All lines ahead of the one containing "order: Artiodactyla" are to be left out; that line and each one after it, through the end of the records below, are to be duplicated exactly.

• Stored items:
Segment Open

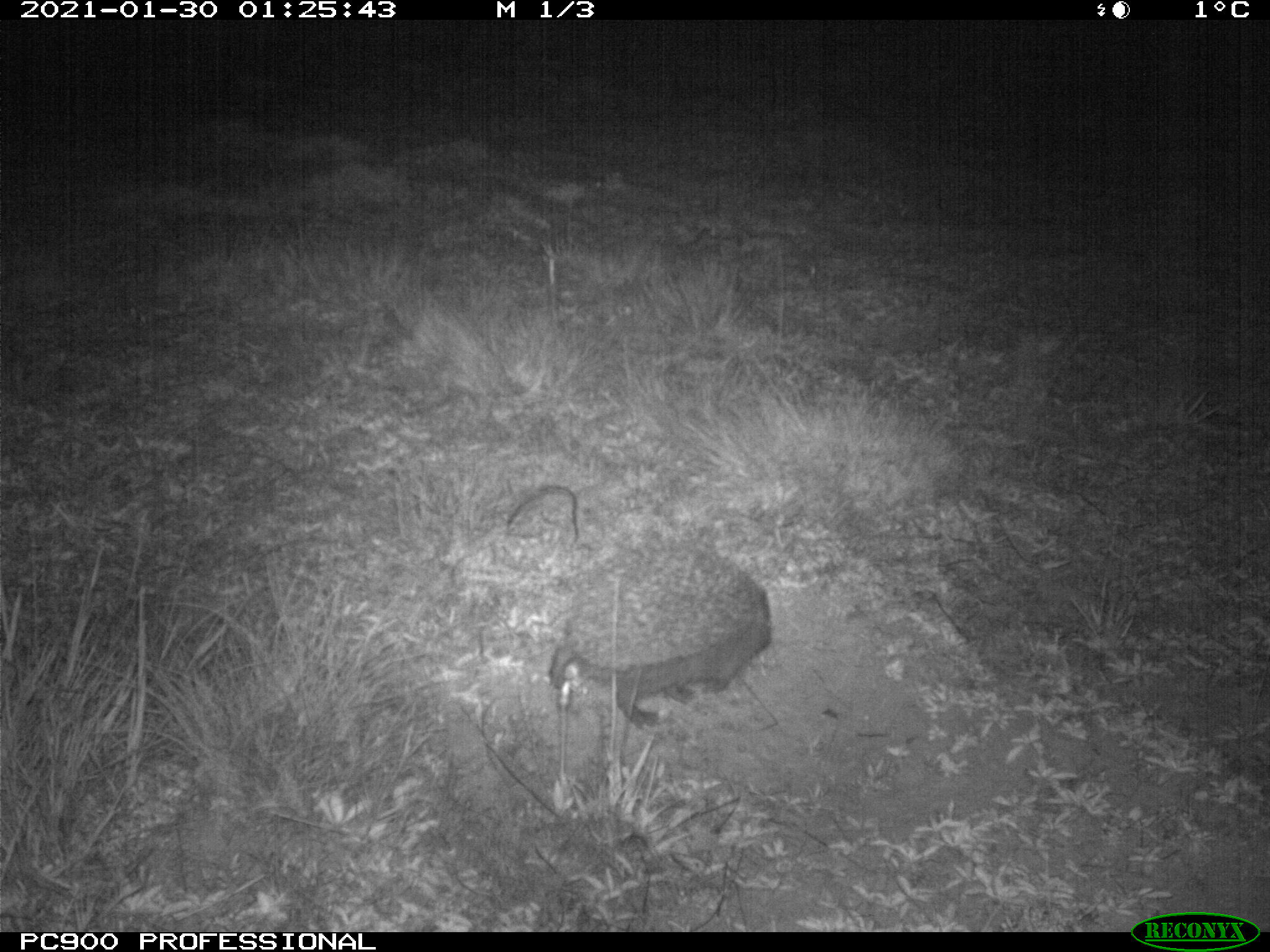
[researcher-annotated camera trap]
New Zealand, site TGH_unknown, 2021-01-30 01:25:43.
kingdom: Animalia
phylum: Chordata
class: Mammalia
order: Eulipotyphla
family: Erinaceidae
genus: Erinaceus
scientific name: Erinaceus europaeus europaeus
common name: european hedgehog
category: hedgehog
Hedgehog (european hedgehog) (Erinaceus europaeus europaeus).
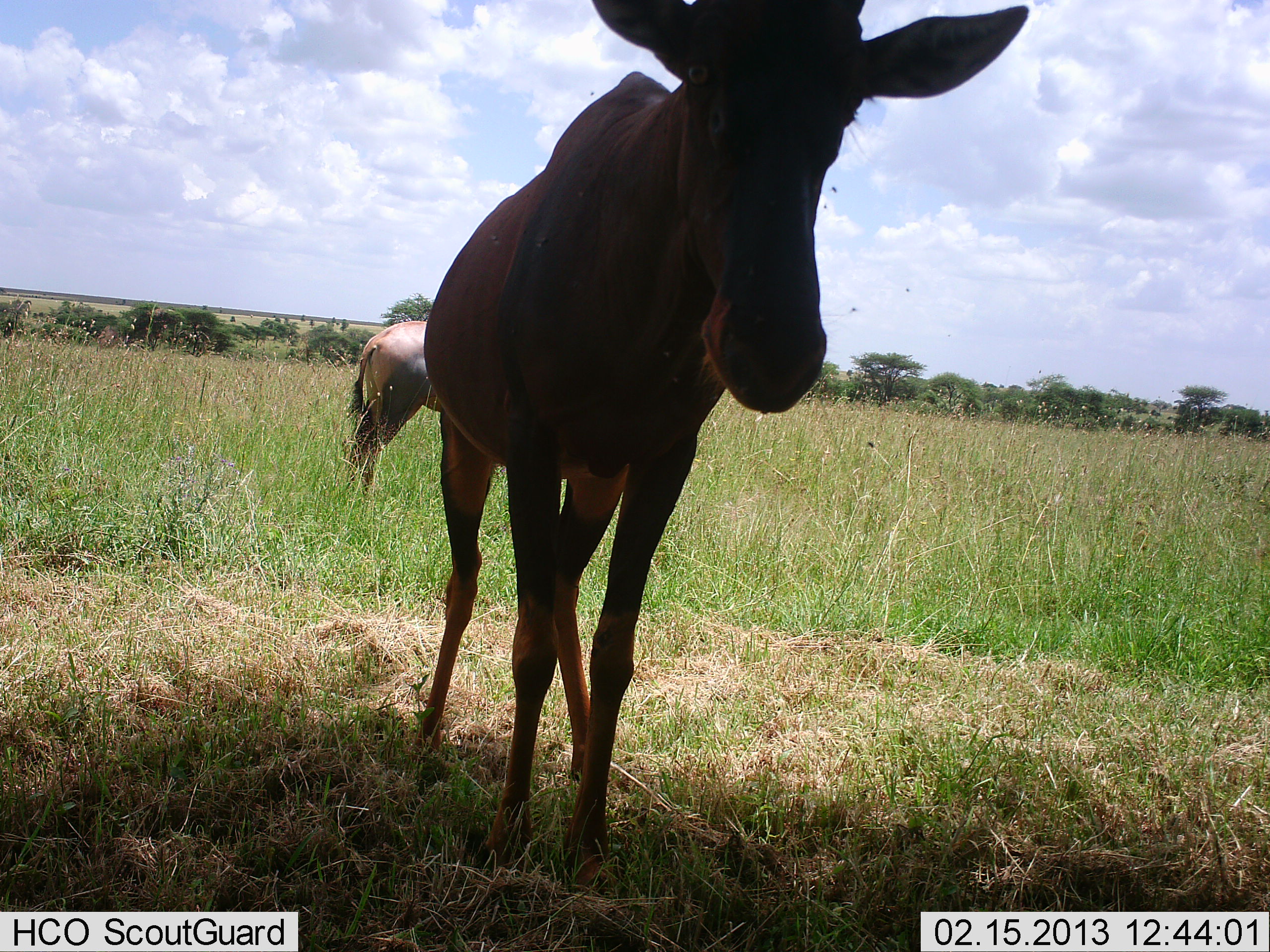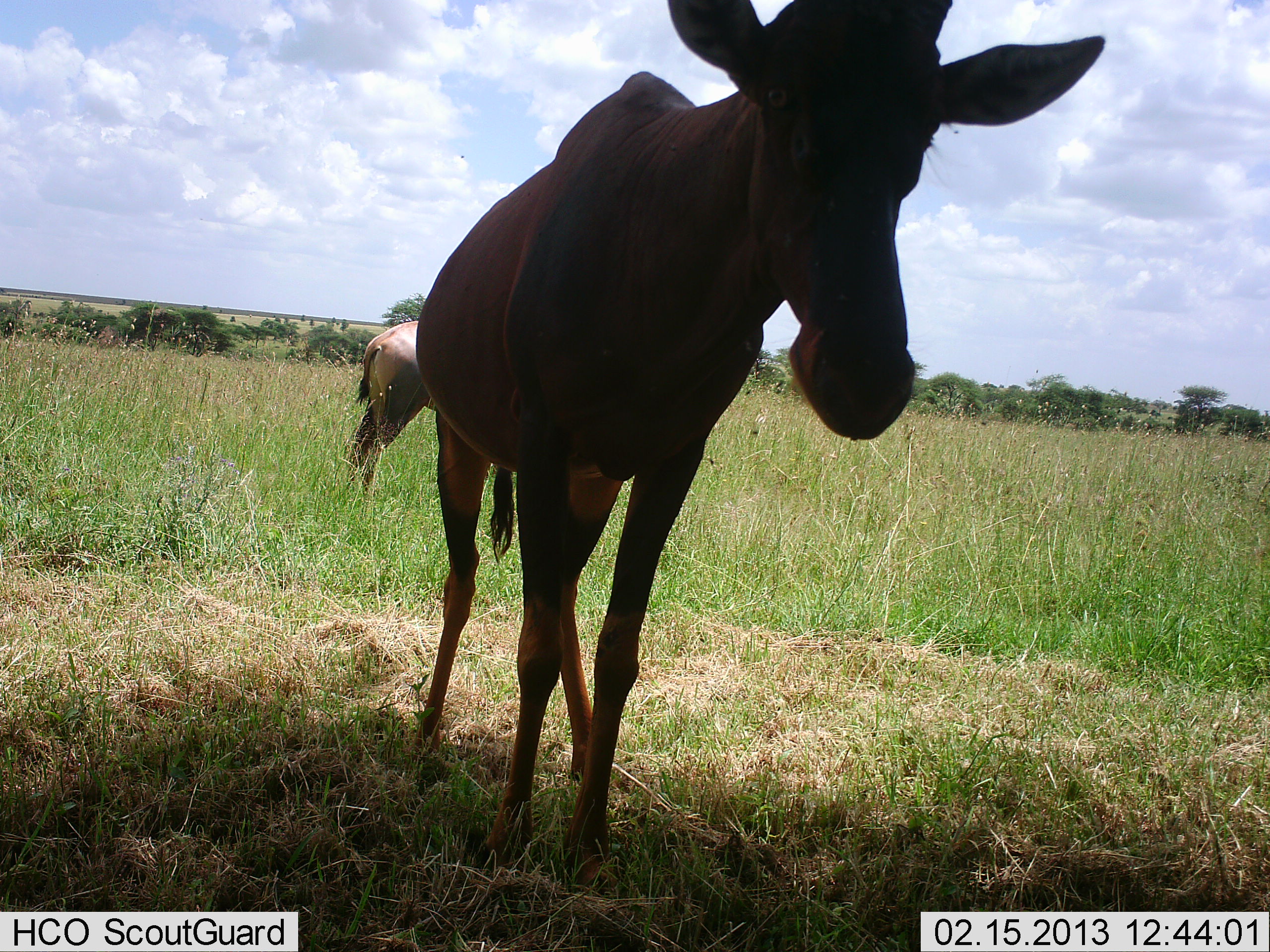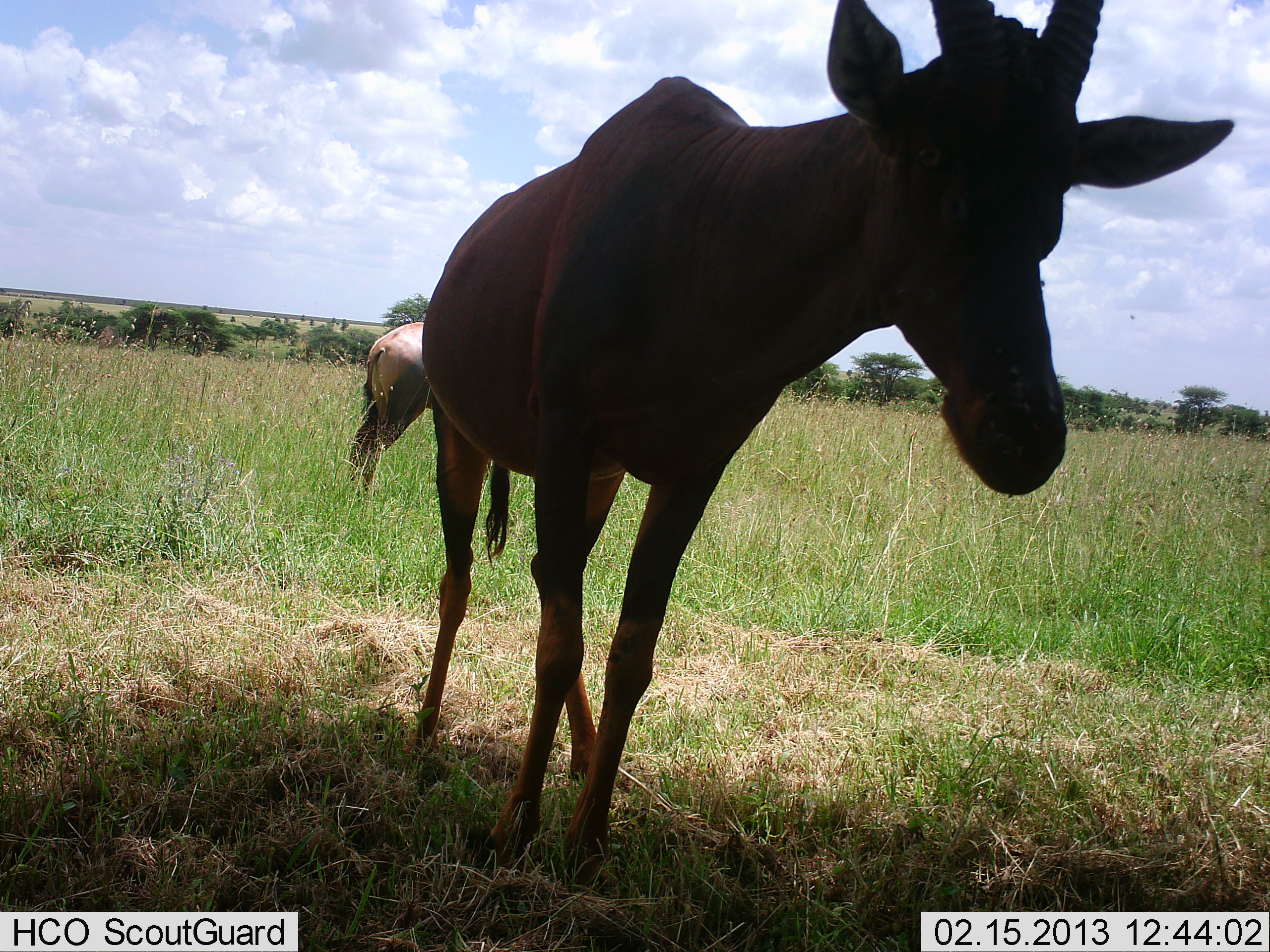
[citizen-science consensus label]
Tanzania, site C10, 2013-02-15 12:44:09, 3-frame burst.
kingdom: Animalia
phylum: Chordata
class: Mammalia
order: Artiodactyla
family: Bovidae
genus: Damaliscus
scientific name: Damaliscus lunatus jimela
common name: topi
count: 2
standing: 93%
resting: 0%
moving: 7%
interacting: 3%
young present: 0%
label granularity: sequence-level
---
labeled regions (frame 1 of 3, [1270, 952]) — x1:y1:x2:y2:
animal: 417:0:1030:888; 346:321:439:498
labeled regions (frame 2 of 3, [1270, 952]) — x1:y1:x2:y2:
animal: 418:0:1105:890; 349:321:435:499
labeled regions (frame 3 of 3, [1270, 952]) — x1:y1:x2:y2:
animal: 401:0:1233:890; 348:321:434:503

Segment Closed

• ANSWER FOR THIS EXERCISE:
order: Artiodactyla
family: Bovidae
genus: Damaliscus
scientific name: Damaliscus lunatus jimela
common name: topi
count: 2
standing: 93%
resting: 0%
moving: 7%
interacting: 3%
young present: 0%
label granularity: sequence-level
---
labeled regions (frame 1 of 3, [1270, 952]) — x1:y1:x2:y2:
animal: 417:0:1030:888; 346:321:439:498
labeled regions (frame 2 of 3, [1270, 952]) — x1:y1:x2:y2:
animal: 418:0:1105:890; 349:321:435:499
labeled regions (frame 3 of 3, [1270, 952]) — x1:y1:x2:y2:
animal: 401:0:1233:890; 348:321:434:503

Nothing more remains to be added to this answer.